DOCUMENT TEXT

== Segment start ==

# Looking for that perfect indie rock amp.



## jakrentschler (Apr 19, 2013)

So me and my buddies just started a new band with a sound quite different from my usual metal. We're going in the direction of ambient/indie, i'd almost call it dream rock. I'm finding that my digital setup just isn't getting it done so I'd like to buy a combo amp to get some sweet tones from. I've been looking into Vox AC30's, Fender Blues amps, Blackstars, etc and was wondering if anyone had any experience with gear in this type of genre. I'm looking for tones kinda like Explosions in the Sky, Transit, Young Statues, Copeland. Any help you could give me would be great!


----------



## sage (Apr 19, 2013)

Dude, I had a Genz-Benz Black Pearl 30 and it was awesome for that sort of music. It comes with an Eminence Red Fang speaker. Pair it with a sealed cab with a V30 in it for some more low end and tightness. So many tones exist within that amp. It's an absolute dream to play. Components and build quality are excellent and one can usually be had used for 600-750.

== Segment end ==

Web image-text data
== Segment start ==

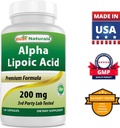 best-naturals-alpha-lipoic-acid-200-mg-a-5.jpg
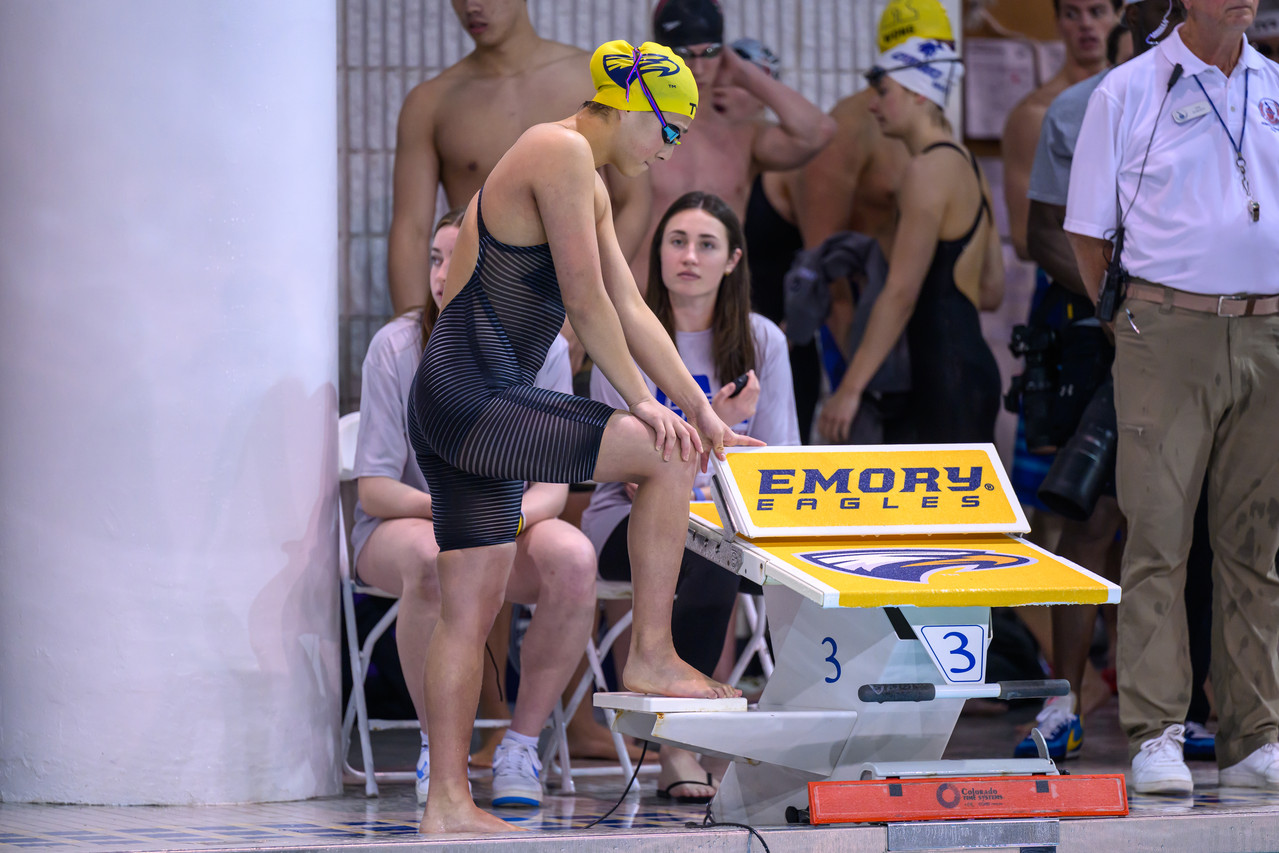 swimmeetcompetition268y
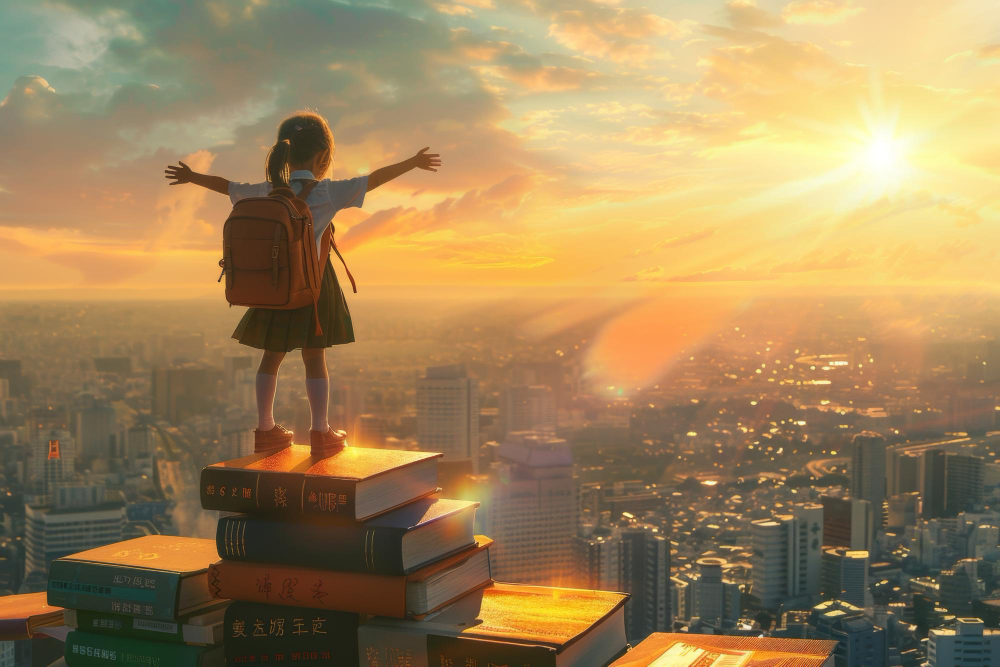 EdTech in Education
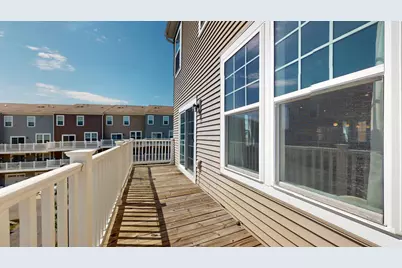 3728 Richmond Run #192, Upper Marlboro, MD 20772 - Photo 6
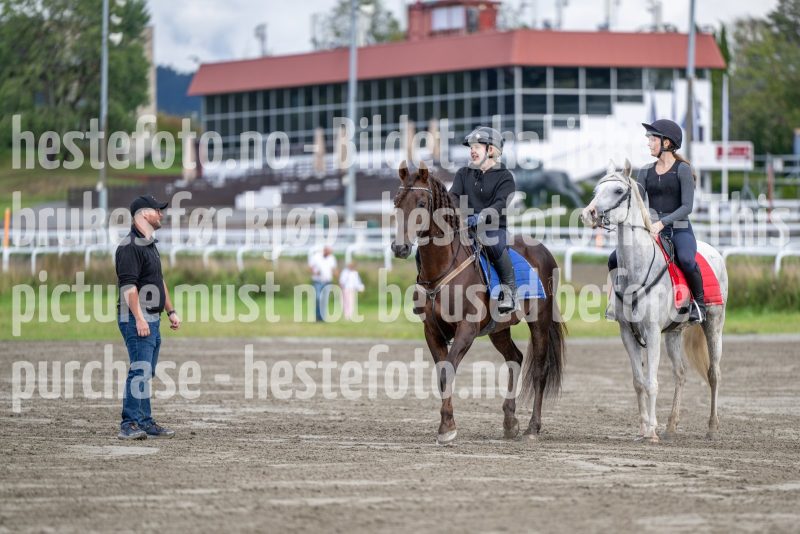 20250906-131458-DSC_4801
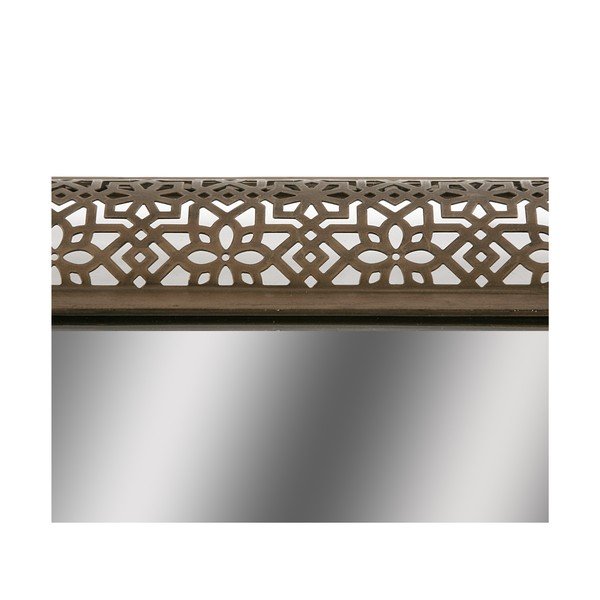 Sienas spogulis VERSA Square-image-1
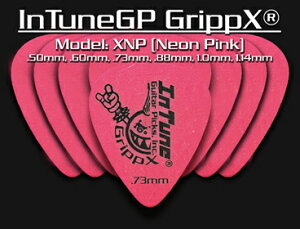 IWisbNtI@GrippX-Xnp@eBAhbv^@ IWi摜vg 100`ysz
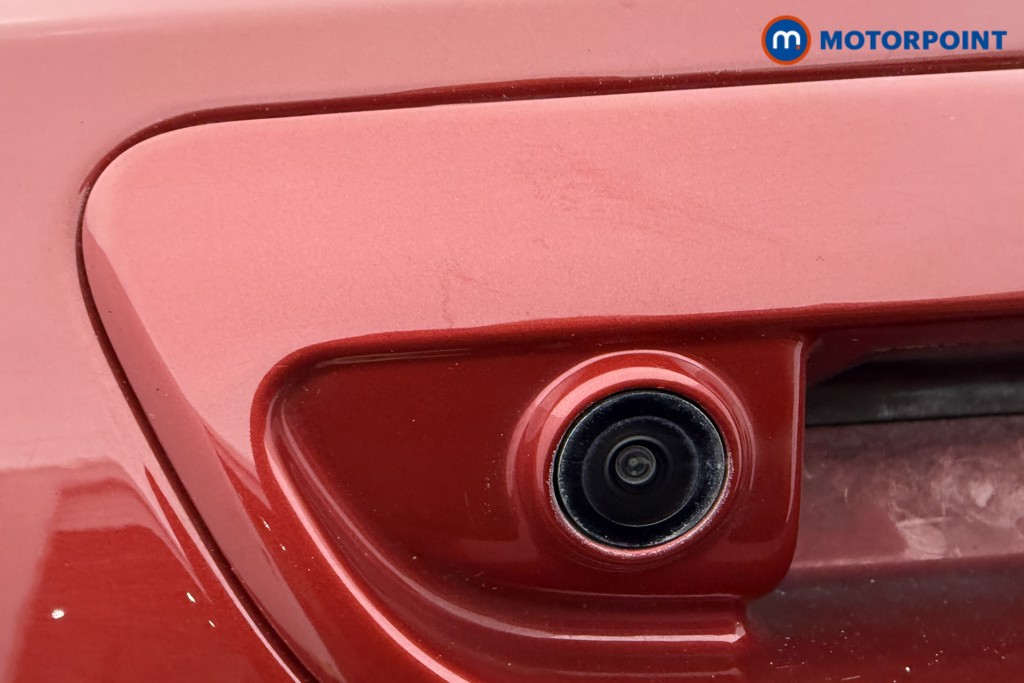 Used Hyundai i10 2024 for sale - 76946261: Photo 25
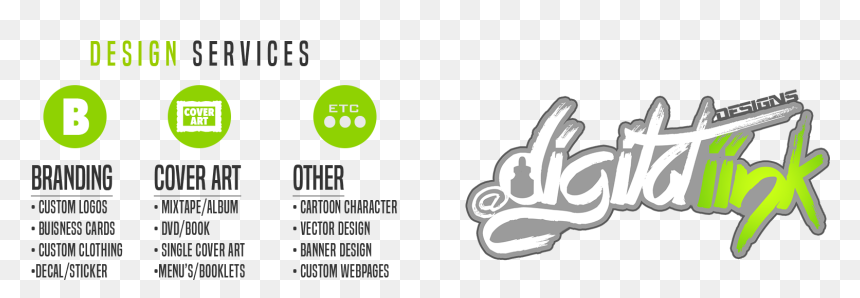 Completed & 1000 Satisfied Customers , Digitaliink - Ring, HD Png Download - mixtape background graphics png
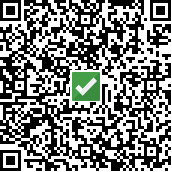 Healthcare Providers Similar to 1174252936 NPI Number | NPI Registry | www.DataLabs.Health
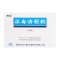 康臣 尿毒清颗粒 5g*15袋/盒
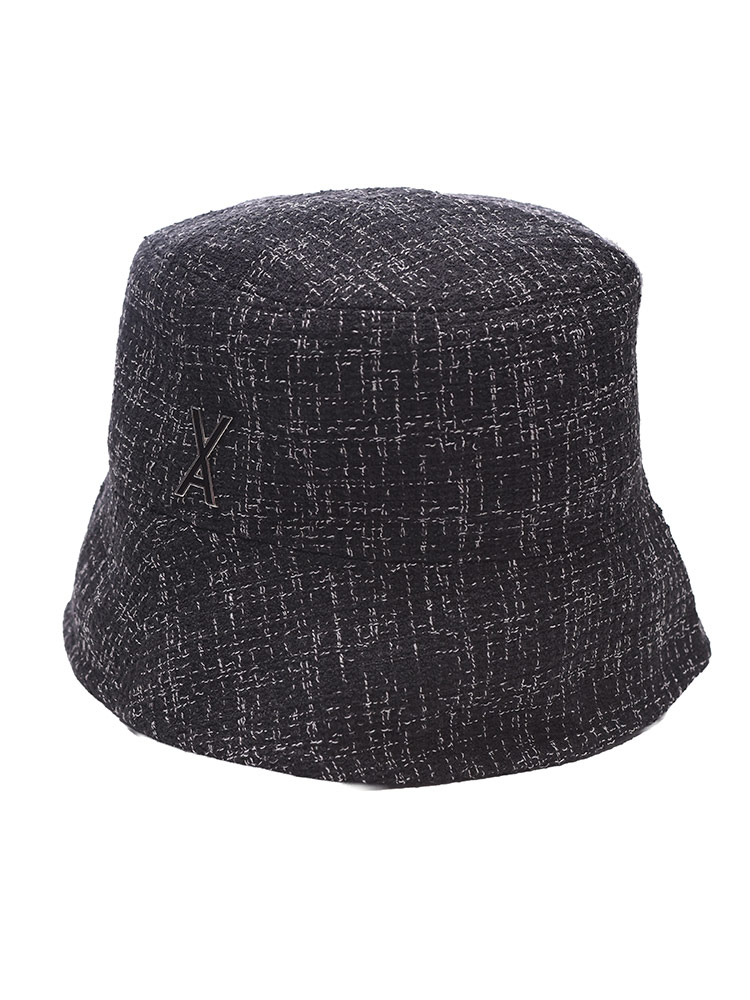 MM6 Maison Margiela (エムエムシックス メゾン マルジェラ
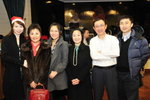 20081223-2307-47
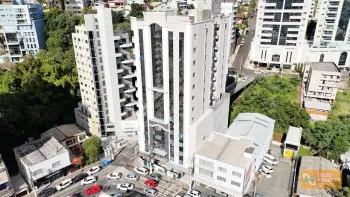 Imagem do anúnio: Vendo conjunto comercial / sala em Joaçaba , Santa Catarina no bairro Centro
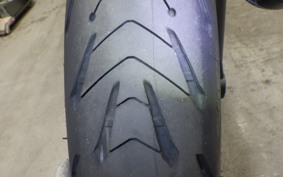 YAMAHA MT-07 2022 RM33J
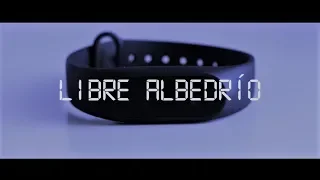 LIBRE ALBEDRÍO - Cortometraje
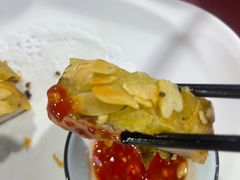 -乐在集市海鲜大排档(平潭店)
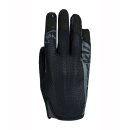 Roeckl Torino schwarz 7,5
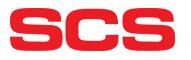 美國(guó) SCS(原3M)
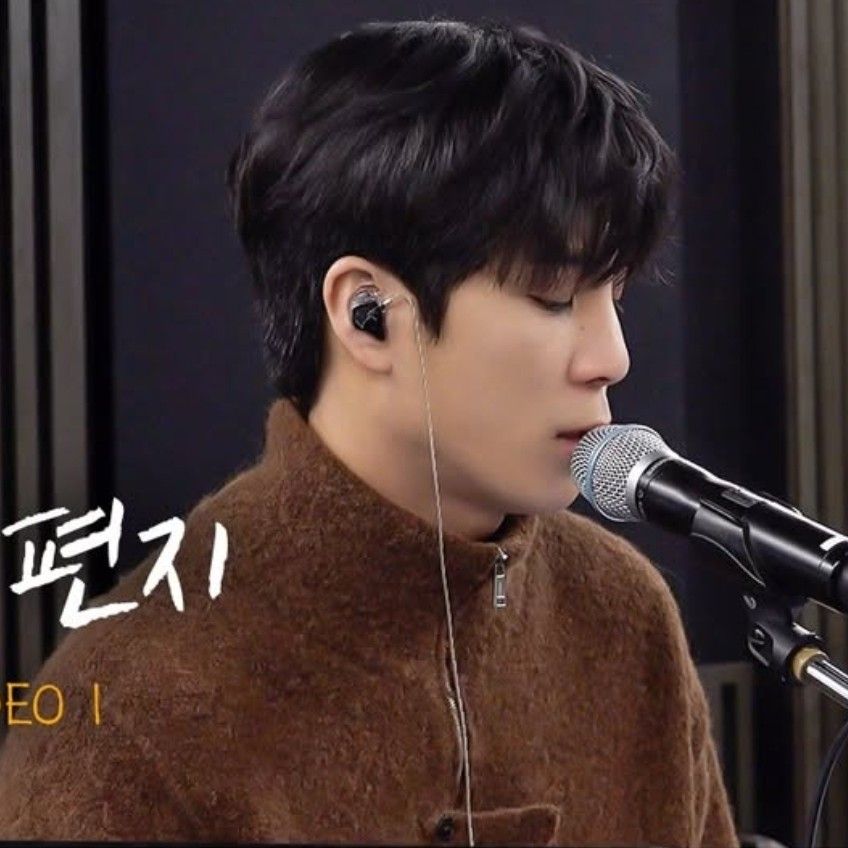 チョン・ドンウォンの最新写真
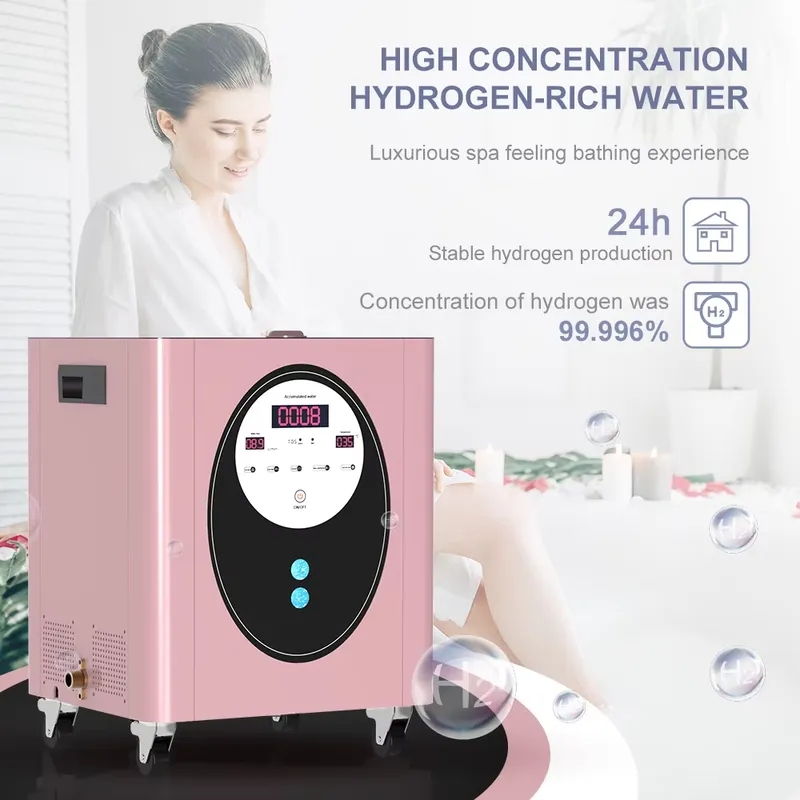 Suyzeko Biohacking Longevity W - Health Wellness Longevity review and price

== Segment end ==

TASKS AND EXERCISES
A – In the forum thread about indie rock amps, reproduce the passage between "# Looking for" and "would be great!", inclusive, swapping "metal" for "punk".
B – Extend the forum thread about finding an indie rock amp by writing what follows its final post.

EXERCISE RESULTS
A –
# Looking for that perfect indie rock amp.



## jakrentschler (Apr 19, 2013)

So me and my buddies just started a new band with a sound quite different from my usual punk. We're going in the direction of ambient/indie, i'd almost call it dream rock. I'm finding that my digital setup just isn't getting it done so I'd like to buy a combo amp to get some sweet tones from. I've been looking into Vox AC30's, Fender Blues amps, Blackstars, etc and was wondering if anyone had any experience with gear in this type of genre. I'm looking for tones kinda like Explosions in the Sky, Transit, Young Statues, Copeland. Any help you could give me would be great!

B –
----------



## jordanky (Apr 19, 2013)

Timmy>Strymon El Capistan>Strymon Blue Sky>AC30.


----------



## Albionic (Apr 19, 2013)

fender twin reverb and an ehx memory man


----------



## jakrentschler (Apr 19, 2013)

I'm looking for something relatively cheap too, i forgot to add that. Like the Vox AC30vr you can find on craigslist for $350. the cheaper the better!


----------



## sage (Apr 19, 2013)

Nope, the cheaper the better doesn't actually function in this realm. You'd be better off saving up for something that works well for both your metal and your indie project. I've been getting away with using a Mesa Single Rectifier head with a Dr. Z cab for metal and post-rock. It's worked really quite well. The cleans on the Recto are more than passable and I use a tubescreamer variant as an in-between crunchy channel. It's not perfect, but it is far better than any $350 is going to be. And it slays for metal.


----------



## jakrentschler (Apr 20, 2013)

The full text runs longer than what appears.